Nothing moved last night so I may sit the big guys stand tonight.


----------



## longbow

I love this picture of your daughter. We should have a caption contest. "Daaaaaad, l-l-look, a b-b-b-bear! [c-c-can't blink my eyes].



What kid in this world can go to school this morning and say they saw a couple bears last night? Just the Buckmaster girls. You're a hero Dad in my book.


----------



## swbuckmaster

up date
been hunting my butt off every day with help from too many people to count at this point. Did I say hiking in bait sucks! Ive lost 16-17 lbs so all is not bad news. 

At this point I think the bears have my play book! With a week and a half left I still hope I can pull it off but my number two bait has gone cold for some reason. My number one bait still has bears on it but the trail camera went dead and I kept forgetting to bring in batteries. It now has batteries so ill have an idea whats been going on when im not there. 

Ive got to keep thinking the glass is half full instead of half empty! My Mental game need work!


----------



## silentstalker

The last week is the very best Scott. Keep at it. Good luck!


----------



## wasatchwillie

I spent 7 days in a tree stand in quebec, Canada. my butt was so sore I could hardly walk. On the last day at the last minute just as I was about to climb down, I heard a twig snap! I hadn't seen a thing in 7 days!  Then like magic there he was! Its hard but you can do it! GOOD LUCK!!!


----------



## swbuckmaster

Sat all day in the blind and had a huge black bear show up. He came in behind me and I couldn't get a shot. He circled me for about a half hour sniffing the air. I cant believe how close it was but yet with a bow in hand it felt like a mile away. 

I decided to leave the video camera, stove and bear crack at home on this trip because I was shedding some lbs so I could carry more bait and extra clothes. Im sick of freezing all day. Now im kicking myself because I didnt get any footage. 

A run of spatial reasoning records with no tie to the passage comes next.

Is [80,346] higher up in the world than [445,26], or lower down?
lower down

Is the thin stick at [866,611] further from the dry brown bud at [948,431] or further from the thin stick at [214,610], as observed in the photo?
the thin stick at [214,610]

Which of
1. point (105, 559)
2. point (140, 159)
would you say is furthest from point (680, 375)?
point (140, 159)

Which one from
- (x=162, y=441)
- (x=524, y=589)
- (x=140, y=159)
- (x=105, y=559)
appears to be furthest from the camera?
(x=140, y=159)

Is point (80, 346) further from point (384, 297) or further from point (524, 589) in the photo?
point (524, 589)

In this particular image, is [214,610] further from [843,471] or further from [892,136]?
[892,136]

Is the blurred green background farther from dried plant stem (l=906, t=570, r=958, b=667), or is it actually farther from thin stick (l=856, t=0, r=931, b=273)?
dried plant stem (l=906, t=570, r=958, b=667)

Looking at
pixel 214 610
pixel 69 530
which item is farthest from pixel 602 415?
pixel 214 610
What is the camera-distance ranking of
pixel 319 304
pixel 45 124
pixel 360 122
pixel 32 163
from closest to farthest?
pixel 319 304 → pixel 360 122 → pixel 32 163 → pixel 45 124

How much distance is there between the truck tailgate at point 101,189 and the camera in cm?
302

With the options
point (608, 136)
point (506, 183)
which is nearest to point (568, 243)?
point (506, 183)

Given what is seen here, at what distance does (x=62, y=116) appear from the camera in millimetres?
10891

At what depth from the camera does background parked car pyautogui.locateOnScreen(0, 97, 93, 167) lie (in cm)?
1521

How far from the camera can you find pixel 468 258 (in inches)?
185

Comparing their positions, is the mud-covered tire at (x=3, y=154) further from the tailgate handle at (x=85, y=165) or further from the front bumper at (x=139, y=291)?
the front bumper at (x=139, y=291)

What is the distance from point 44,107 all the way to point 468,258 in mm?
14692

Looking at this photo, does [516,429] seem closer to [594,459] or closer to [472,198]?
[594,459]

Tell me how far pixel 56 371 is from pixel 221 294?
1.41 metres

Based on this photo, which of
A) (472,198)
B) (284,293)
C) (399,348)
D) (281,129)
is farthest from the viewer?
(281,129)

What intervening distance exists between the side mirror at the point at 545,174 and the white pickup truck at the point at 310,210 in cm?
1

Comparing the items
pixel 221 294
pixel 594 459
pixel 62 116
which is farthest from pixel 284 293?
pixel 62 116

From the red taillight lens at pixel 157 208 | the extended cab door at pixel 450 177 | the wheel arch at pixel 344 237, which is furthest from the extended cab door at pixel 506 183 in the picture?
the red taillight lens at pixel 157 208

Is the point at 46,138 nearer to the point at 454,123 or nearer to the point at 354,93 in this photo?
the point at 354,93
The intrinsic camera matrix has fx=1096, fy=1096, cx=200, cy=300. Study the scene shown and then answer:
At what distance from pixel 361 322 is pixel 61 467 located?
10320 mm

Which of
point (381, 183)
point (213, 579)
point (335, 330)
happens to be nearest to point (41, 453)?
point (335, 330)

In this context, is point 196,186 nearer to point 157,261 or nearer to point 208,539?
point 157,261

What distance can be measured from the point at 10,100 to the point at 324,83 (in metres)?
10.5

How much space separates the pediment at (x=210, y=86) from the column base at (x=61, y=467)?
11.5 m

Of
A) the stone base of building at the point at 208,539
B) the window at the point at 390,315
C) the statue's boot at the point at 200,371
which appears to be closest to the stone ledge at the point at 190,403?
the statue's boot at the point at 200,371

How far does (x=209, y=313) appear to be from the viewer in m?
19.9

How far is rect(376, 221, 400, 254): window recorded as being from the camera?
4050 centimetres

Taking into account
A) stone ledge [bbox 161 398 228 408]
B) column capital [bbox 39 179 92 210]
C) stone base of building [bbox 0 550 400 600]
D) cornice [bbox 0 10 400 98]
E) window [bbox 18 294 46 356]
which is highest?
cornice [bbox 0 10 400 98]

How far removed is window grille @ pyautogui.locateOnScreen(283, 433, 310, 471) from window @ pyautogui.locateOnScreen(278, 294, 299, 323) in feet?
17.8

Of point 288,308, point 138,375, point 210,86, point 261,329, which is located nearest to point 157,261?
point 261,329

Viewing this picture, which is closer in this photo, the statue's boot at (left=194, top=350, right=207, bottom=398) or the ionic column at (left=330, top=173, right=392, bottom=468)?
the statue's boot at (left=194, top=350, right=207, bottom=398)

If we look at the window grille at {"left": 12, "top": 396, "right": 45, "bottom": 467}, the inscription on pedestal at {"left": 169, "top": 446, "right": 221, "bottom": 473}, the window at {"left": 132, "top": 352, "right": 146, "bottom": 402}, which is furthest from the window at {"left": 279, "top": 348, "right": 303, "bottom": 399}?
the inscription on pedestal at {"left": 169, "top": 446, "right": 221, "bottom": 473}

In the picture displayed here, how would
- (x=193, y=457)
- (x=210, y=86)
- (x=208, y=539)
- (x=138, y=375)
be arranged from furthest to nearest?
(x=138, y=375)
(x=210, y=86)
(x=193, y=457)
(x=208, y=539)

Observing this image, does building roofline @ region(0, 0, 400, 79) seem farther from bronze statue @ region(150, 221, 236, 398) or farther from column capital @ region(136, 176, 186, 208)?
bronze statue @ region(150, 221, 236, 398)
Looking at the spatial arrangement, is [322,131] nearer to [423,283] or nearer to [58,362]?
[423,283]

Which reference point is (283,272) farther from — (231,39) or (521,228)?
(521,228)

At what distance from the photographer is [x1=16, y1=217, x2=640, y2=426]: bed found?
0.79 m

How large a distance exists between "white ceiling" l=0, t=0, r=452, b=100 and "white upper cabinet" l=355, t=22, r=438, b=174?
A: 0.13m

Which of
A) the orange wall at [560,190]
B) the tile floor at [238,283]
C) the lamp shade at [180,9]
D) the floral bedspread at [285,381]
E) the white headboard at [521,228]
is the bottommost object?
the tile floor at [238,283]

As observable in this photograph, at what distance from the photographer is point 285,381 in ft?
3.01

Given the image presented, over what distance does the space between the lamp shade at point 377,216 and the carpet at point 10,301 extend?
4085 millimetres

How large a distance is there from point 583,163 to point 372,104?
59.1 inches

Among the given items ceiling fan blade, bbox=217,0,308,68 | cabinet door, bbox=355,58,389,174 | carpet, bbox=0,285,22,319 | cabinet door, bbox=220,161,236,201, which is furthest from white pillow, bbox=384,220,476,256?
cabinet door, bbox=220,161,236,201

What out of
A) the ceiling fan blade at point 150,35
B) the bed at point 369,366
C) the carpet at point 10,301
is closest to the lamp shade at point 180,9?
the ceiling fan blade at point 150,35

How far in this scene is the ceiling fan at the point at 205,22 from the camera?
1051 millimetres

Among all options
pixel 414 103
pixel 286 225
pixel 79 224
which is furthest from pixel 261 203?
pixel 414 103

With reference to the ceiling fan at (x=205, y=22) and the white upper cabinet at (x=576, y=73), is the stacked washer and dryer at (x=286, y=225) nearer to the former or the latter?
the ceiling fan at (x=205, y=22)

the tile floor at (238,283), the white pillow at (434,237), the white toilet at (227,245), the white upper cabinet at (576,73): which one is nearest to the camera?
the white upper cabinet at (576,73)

Howwver I finally have two cameras on this bait now. I cant go five days and not get a photo again of whats happening when im not there. Sitting at this blind for the last five days blind is torture.


----------



## wasatchwillie

sounds like he is wise to your blind! could you remove the blind and put up a ladder stand ? he would probably think you are gone!


----------



## swbuckmaster

I have a tree stand there but it was raining and I was cold and wet. Ill be sitting in the stand from here on out.


----------



## Bears Butt

I've said it before and I'll say it again...THIS is the best thread on this site...EVER! Keep at it! One more week to go! Don't give up! That bear is as good as hanging on your wall!


----------



## Lonetree

Broadside_Shot said:


> I found this to not be the case on my Bear Hunt in 2012. I think it cost me in my opinion a chance at the bear I wanted.
> 
> I had heard the same thing and hike in to stock my bait for fear of it running out and came around the corner and there he was sitting on my bait waiting for me to feed him. He ran off and I never saw him again once he new I was after him.
> 
> I left the trail camera up and from the day the bait went dry every other bear that was hitting it (4 different bears) all came back to check daily for 10 days to see if more food was coming.
> 
> This is what happened on my hunt on two different baits but doesn't mean it the norm.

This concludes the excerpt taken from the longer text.